**How to complete this task**
Your answer should be every line of the entries that has the string "LIMITED" in it.

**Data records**
BEGIN
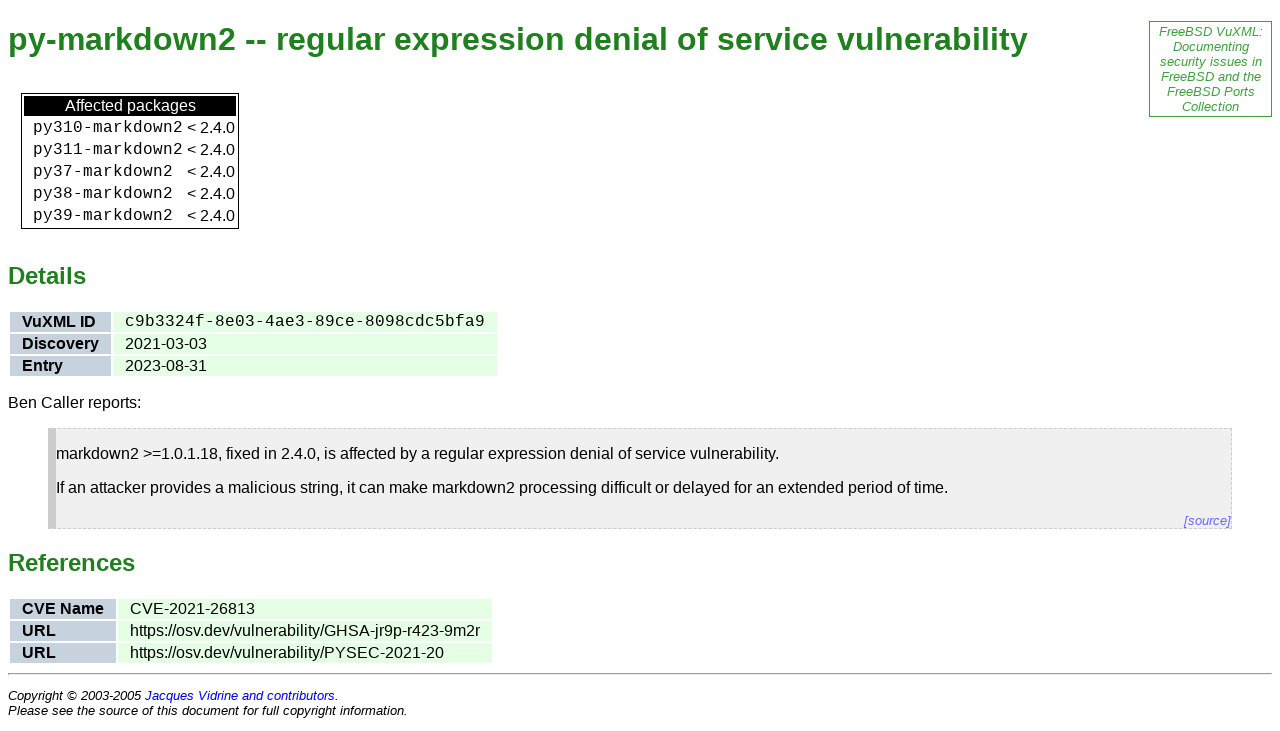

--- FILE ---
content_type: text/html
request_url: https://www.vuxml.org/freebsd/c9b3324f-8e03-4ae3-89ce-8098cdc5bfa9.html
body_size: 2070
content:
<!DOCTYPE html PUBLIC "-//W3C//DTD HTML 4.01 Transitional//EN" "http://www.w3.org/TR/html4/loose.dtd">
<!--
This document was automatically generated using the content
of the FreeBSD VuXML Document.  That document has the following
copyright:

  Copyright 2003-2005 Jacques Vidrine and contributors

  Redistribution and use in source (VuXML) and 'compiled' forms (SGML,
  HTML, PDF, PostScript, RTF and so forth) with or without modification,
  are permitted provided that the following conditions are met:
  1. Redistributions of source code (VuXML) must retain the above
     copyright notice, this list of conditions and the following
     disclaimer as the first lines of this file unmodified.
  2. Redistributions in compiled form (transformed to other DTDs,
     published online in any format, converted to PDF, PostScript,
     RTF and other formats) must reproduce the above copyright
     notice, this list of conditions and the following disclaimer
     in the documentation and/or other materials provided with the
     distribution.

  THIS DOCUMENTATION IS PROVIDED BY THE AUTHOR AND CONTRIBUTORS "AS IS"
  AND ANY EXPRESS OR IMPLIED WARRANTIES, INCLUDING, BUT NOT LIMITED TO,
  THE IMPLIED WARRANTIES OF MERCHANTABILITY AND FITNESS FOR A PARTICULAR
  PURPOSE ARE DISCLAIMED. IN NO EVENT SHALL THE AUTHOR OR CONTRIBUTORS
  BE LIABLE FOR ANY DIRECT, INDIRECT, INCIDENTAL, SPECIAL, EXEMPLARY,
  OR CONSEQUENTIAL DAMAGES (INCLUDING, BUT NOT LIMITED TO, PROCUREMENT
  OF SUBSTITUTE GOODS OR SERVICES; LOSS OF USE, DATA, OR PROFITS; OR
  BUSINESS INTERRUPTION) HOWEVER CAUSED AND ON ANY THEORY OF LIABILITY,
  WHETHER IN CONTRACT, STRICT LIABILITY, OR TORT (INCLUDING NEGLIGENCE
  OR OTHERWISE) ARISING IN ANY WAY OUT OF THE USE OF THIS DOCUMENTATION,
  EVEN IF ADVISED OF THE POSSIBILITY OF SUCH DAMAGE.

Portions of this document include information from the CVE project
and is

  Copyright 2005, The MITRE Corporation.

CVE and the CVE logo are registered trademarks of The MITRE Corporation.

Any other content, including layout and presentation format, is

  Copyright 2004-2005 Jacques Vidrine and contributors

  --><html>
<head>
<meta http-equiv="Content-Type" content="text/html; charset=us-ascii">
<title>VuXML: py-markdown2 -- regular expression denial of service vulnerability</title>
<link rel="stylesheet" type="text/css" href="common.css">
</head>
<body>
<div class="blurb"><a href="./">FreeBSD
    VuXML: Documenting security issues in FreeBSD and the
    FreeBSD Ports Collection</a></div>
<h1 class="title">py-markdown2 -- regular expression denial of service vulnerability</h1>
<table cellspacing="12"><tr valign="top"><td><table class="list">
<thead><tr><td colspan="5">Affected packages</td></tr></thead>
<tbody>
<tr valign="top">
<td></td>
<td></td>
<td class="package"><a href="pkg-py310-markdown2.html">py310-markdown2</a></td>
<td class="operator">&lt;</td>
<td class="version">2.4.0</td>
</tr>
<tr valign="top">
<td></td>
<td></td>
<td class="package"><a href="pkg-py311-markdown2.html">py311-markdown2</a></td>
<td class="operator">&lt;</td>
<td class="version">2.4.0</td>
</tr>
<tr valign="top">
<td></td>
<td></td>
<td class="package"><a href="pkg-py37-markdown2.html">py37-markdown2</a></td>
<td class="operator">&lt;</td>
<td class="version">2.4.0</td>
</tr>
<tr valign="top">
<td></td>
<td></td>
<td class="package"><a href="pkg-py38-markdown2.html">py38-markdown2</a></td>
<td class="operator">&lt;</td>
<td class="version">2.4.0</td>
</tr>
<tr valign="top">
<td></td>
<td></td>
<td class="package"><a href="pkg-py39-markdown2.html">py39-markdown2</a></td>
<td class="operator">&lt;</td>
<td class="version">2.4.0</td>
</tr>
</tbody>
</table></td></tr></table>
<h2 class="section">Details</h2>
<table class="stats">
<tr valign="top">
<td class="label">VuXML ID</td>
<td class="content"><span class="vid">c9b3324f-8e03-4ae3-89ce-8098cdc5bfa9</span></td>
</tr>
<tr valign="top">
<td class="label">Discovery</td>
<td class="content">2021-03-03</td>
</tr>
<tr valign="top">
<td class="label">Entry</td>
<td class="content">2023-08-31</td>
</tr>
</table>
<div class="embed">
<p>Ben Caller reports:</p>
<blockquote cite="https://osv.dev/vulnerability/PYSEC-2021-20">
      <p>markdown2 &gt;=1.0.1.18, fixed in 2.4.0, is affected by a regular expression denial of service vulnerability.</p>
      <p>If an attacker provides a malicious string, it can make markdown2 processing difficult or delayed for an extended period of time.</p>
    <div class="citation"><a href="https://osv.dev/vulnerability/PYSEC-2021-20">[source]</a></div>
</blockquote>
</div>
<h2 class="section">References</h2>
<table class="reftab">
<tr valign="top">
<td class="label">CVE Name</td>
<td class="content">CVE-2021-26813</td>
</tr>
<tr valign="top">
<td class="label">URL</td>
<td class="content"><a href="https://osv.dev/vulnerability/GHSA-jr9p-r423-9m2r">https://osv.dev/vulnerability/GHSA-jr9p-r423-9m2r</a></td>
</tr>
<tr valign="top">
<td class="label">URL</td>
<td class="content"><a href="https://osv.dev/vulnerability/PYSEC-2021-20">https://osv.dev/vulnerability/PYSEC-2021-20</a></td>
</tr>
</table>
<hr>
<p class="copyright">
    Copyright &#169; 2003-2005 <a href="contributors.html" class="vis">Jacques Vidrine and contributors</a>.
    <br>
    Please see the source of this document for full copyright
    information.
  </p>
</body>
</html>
END
BEGIN
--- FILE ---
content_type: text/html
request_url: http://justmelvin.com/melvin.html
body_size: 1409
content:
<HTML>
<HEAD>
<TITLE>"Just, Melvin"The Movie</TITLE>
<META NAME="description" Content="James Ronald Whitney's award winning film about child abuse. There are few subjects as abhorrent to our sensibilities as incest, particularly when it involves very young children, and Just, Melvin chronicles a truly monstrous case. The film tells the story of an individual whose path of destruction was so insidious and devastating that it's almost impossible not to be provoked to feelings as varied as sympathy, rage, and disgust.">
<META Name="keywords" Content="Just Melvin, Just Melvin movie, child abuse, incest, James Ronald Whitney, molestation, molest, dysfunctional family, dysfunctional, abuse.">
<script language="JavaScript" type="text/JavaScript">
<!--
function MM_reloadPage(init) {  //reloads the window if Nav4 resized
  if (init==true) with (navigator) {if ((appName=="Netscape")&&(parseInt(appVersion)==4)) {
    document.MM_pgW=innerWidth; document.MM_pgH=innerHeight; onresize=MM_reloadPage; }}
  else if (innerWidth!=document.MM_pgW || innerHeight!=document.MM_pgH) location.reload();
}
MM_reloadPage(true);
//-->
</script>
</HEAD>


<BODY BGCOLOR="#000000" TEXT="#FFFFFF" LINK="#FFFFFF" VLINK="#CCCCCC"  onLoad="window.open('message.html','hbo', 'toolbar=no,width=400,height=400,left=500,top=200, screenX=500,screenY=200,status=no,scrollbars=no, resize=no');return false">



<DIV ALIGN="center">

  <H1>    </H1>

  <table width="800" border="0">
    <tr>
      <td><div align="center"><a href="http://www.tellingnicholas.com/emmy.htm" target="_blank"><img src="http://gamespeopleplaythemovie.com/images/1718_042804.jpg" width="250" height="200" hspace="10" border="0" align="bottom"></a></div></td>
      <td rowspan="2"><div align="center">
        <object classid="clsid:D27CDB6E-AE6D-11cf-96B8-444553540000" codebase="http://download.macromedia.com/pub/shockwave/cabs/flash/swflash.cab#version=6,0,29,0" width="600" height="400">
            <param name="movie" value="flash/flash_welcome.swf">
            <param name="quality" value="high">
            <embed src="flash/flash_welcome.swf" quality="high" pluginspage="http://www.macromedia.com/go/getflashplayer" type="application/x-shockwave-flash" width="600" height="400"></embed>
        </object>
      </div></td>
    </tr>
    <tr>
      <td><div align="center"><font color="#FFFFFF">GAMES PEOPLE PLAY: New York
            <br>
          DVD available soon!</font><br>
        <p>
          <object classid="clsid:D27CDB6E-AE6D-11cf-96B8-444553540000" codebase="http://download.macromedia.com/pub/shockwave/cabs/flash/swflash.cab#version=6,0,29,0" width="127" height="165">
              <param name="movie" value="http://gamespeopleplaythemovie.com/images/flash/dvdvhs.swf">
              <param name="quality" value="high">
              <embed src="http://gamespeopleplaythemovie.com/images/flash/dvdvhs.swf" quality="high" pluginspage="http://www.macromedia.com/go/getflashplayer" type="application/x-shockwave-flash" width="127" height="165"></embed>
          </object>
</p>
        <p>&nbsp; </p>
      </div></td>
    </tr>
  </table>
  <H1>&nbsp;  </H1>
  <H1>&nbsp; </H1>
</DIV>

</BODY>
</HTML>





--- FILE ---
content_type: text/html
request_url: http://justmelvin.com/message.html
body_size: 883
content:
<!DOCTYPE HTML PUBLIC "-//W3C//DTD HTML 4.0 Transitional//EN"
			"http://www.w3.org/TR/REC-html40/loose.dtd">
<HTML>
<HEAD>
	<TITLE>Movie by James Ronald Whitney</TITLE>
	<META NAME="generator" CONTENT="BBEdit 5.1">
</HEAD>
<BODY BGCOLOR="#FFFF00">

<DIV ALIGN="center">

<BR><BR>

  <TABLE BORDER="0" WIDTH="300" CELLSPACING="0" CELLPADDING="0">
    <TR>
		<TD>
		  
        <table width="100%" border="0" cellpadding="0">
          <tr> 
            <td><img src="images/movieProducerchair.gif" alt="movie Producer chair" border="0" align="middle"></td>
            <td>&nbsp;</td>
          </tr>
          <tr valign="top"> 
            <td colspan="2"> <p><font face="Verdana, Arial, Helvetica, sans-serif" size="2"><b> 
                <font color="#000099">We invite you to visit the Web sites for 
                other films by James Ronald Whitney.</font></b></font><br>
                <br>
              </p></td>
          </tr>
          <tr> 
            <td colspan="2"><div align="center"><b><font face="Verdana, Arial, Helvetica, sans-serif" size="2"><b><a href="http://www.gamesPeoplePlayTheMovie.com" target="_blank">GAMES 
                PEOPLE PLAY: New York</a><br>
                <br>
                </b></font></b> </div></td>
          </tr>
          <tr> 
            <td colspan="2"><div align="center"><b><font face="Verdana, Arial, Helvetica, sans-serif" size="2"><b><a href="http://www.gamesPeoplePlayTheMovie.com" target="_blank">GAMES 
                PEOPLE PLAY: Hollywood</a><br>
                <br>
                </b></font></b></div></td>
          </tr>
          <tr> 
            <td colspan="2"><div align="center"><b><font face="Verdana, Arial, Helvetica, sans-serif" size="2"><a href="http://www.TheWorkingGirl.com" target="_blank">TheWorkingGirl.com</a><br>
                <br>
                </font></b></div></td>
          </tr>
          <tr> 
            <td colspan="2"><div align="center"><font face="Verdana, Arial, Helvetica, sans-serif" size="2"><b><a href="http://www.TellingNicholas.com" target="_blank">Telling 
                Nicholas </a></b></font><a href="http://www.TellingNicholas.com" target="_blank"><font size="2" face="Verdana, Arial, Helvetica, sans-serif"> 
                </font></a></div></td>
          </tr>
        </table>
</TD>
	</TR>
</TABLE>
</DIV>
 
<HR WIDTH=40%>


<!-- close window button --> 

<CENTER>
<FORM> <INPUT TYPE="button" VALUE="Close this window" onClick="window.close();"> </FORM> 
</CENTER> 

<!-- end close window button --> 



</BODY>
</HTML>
END
**Solution for this problem**
  AND ANY EXPRESS OR IMPLIED WARRANTIES, INCLUDING, BUT NOT LIMITED TO,
  OR CONSEQUENTIAL DAMAGES (INCLUDING, BUT NOT LIMITED TO, PROCUREMENT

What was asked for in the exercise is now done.